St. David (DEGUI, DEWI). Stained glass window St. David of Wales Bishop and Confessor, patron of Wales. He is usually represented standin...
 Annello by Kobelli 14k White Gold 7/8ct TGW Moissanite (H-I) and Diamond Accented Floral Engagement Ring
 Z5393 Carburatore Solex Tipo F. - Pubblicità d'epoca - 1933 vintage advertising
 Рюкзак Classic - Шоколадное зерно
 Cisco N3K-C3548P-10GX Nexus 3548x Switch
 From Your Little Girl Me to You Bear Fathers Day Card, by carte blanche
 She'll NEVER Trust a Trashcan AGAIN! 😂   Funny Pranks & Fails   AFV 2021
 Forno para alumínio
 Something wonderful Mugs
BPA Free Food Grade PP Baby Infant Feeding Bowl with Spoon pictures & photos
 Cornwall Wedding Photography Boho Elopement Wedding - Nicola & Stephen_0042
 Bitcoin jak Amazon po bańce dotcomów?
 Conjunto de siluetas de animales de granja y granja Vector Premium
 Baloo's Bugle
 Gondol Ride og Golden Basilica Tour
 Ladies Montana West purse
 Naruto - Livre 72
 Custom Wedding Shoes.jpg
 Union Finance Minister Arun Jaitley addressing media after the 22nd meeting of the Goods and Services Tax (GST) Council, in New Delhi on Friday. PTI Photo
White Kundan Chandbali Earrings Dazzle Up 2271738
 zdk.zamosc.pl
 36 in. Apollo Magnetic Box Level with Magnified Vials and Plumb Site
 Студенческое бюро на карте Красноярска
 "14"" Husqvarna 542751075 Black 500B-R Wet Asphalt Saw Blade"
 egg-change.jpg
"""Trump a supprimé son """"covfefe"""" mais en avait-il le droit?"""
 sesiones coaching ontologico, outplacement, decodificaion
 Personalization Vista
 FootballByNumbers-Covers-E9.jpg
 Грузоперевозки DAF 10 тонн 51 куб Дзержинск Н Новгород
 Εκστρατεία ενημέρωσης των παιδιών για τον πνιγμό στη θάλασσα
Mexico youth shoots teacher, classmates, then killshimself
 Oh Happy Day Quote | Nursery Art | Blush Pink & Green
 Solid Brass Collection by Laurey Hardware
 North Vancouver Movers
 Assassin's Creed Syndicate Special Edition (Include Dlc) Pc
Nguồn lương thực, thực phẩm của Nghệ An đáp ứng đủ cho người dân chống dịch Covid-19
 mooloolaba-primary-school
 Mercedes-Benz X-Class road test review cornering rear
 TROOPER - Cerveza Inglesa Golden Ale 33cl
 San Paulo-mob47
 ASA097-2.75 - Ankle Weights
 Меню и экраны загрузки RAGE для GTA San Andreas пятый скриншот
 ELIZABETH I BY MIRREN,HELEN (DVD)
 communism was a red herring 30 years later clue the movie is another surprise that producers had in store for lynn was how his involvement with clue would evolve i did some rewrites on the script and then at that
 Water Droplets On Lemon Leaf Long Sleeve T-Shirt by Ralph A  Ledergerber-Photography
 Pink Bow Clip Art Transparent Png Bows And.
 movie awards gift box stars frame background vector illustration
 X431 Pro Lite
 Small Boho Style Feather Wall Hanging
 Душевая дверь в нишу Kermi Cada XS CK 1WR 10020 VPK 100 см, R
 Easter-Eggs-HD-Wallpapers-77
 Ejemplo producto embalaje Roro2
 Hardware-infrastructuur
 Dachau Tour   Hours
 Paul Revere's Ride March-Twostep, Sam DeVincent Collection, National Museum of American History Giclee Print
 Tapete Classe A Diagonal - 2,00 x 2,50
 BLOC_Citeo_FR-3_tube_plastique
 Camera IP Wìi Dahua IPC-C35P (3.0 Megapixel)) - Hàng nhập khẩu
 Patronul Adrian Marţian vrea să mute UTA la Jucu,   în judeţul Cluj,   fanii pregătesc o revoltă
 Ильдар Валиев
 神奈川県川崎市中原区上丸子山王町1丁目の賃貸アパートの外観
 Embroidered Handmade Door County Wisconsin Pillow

▶ [Directions]:
Filter the records for the word "with" and show every line that has it.

▶ [Task response]:
BPA Free Food Grade PP Baby Infant Feeding Bowl with Spoon pictures & photos
 36 in. Apollo Magnetic Box Level with Magnified Vials and Plumb Site
 communism was a red herring 30 years later clue the movie is another surprise that producers had in store for lynn was how his involvement with clue would evolve i did some rewrites on the script and then at that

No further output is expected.